George F. Jenks proposed jenks natural breaks in his 1977 article entitled ‘Optimal Data Classification for Choropleth Maps’.

This article isn’t available online, or in print. As far as I can tell, it has never been digitized. It’s ostensibly still owned by the University of Kansas Geography Department, so the copy that Bill Morris was kind enough to scan and share I can’t safely post. Even if the university doesn’t assert copyright, because Professor Jenks passed in 1996, it’ll be copyrighted in his name until 2072.

Bother your senator today about copyright term limits.

And so we have history in the oddest terms. The idea is lost but the Fortran code is resurrected in a new language every few years, along with a link to the last link to the unreachable text.

Jenks in simple-statistics

I spent a day reading the original text and decoding as much as possible of the code’s intention, so that I could write a ‘literate’ implementation. My definition of literate is highly descriptive variable names, detailed and narrative comments, and straightforward code with no hijinks.

So: yes, this isn’t the first implementation of Jenks in Javascript. And it took me several times longer to do things this way than to just get the code working.

But the sad and foreboding state of this algorithm’s existing implementations said that to think critically about this code, its result, and possibilities for improvement, we need at least one version that’s clear about what it’s doing.

simple-statistics, my library for literate, beginner-friendly statistics, now has a literate implementation of Jenks natural breaks. In the process of understanding the implementation, I found that the matrix system is a sort of dynamic programming that cleverly solves all breaks from 1-k when you request k breaks. Thus my implementation breaks it into two parts - creating the matrices and pulling a solution out of them.

It’s in Javascript.

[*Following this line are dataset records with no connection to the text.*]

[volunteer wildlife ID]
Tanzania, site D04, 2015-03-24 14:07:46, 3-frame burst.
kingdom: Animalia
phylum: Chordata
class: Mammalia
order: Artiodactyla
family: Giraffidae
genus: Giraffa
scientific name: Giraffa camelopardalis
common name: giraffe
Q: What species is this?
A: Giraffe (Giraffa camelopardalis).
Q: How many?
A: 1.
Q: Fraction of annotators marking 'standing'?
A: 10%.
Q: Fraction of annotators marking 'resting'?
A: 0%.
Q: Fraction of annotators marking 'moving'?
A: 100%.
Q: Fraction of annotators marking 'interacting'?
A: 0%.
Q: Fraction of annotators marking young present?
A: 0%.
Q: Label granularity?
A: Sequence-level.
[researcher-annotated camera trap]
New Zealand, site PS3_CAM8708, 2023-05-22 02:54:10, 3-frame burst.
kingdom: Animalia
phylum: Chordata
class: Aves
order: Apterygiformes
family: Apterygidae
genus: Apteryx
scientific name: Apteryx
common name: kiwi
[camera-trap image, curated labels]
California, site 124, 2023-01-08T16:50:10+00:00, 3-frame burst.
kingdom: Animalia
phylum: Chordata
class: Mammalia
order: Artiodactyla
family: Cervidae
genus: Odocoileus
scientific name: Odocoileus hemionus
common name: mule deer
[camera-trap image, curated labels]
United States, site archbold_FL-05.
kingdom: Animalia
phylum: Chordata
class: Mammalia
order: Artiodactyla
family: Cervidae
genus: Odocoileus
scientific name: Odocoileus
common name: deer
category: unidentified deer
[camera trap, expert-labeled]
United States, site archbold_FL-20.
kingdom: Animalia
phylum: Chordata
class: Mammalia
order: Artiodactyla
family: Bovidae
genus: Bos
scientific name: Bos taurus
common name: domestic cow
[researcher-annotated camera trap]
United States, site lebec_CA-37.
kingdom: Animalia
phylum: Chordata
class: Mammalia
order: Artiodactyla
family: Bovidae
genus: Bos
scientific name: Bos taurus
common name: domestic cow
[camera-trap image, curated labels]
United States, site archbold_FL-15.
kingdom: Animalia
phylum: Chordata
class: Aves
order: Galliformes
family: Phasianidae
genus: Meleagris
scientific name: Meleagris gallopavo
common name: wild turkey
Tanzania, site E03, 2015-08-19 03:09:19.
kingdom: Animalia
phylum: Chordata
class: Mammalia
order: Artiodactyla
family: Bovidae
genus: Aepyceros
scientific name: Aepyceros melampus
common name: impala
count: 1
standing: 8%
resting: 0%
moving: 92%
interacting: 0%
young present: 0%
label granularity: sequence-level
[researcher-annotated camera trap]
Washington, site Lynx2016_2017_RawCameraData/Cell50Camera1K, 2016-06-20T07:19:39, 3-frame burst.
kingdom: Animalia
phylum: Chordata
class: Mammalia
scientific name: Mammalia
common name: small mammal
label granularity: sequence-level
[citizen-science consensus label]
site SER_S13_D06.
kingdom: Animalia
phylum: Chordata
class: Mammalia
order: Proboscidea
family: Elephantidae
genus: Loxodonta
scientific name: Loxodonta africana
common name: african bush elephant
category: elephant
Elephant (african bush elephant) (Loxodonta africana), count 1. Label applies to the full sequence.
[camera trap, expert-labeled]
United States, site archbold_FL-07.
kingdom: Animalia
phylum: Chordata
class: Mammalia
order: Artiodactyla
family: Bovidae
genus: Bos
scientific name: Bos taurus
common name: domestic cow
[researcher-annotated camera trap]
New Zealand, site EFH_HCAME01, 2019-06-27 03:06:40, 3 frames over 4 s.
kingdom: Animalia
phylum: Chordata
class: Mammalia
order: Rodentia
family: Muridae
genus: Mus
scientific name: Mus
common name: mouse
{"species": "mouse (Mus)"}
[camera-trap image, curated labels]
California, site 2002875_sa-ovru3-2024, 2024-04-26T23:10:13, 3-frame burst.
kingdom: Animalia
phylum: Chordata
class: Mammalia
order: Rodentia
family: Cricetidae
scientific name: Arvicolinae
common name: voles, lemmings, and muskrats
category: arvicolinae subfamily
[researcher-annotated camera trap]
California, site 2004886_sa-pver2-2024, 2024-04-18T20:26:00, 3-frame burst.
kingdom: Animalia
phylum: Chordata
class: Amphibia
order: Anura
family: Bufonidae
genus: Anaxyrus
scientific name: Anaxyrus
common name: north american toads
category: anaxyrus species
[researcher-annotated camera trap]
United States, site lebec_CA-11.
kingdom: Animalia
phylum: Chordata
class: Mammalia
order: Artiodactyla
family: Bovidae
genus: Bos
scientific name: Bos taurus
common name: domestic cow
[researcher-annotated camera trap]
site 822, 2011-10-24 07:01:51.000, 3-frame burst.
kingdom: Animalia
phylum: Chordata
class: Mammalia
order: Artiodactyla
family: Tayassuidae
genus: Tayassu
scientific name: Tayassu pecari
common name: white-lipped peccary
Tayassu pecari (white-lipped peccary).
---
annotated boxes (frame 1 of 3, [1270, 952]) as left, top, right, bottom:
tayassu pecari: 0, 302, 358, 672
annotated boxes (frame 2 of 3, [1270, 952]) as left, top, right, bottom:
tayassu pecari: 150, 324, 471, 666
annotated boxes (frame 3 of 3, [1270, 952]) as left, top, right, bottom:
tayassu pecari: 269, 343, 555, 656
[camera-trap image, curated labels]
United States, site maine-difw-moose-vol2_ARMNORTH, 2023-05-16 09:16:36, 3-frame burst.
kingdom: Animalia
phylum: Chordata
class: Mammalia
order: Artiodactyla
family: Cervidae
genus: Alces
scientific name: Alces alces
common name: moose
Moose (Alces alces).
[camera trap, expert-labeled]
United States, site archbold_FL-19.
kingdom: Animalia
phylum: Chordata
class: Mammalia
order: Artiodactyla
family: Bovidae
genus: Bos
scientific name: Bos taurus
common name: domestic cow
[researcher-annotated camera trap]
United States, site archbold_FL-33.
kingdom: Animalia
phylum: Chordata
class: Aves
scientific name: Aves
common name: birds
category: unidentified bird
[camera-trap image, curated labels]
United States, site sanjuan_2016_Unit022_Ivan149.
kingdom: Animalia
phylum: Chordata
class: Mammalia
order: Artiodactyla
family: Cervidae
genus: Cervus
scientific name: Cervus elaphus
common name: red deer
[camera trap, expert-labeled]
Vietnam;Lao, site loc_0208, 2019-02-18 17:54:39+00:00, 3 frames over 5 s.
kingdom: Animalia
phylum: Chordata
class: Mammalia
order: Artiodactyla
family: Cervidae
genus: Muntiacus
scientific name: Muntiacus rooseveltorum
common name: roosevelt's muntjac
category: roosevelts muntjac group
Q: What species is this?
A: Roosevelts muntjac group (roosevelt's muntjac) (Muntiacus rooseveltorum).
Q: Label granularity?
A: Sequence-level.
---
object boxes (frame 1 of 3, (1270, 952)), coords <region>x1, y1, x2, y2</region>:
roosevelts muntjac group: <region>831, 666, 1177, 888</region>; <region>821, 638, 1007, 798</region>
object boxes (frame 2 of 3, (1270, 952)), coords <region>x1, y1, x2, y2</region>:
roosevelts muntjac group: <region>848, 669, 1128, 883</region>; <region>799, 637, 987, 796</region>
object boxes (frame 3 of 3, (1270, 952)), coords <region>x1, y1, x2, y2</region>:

A lot of smart geospatial code has been in Python or C++, with only a recent trend toward JS. I don’t see this as mattering much, since it’s a basic mathematical algorithm - not exactly a chance to use language features. But Javascript is fast, as in, the V8 engine is fast. In basic benchmarks, it’s 12x faster than a Python implementation. As Bill Mill points out, PyPy is on par with Javascript and there are a few other tweaks that improve performance, but it’s interesting that CPython is so slow at computationally-heavy, repetitive work.

Conclusion

Try out Jenks in simple-statistics. If the assortment of other algorithms included make you feel like you should create a new ‘micro library’, you can also just use the jenks implementation as a standalone. Please don’t delete the comments: if you need compression, use uglify-js as a separate step.

And so here’s a literate implementation of Jenks natural breaks in Javascript. If you can, please help to improve it by making the implementation more explanatory.

If you’re an academic, take this as a cautionary lesson to promote the free distribution of your work - if not now, for the future. If you’re a coder, consider whether the abstraction of software can be misused to mask ignorance of basic principles.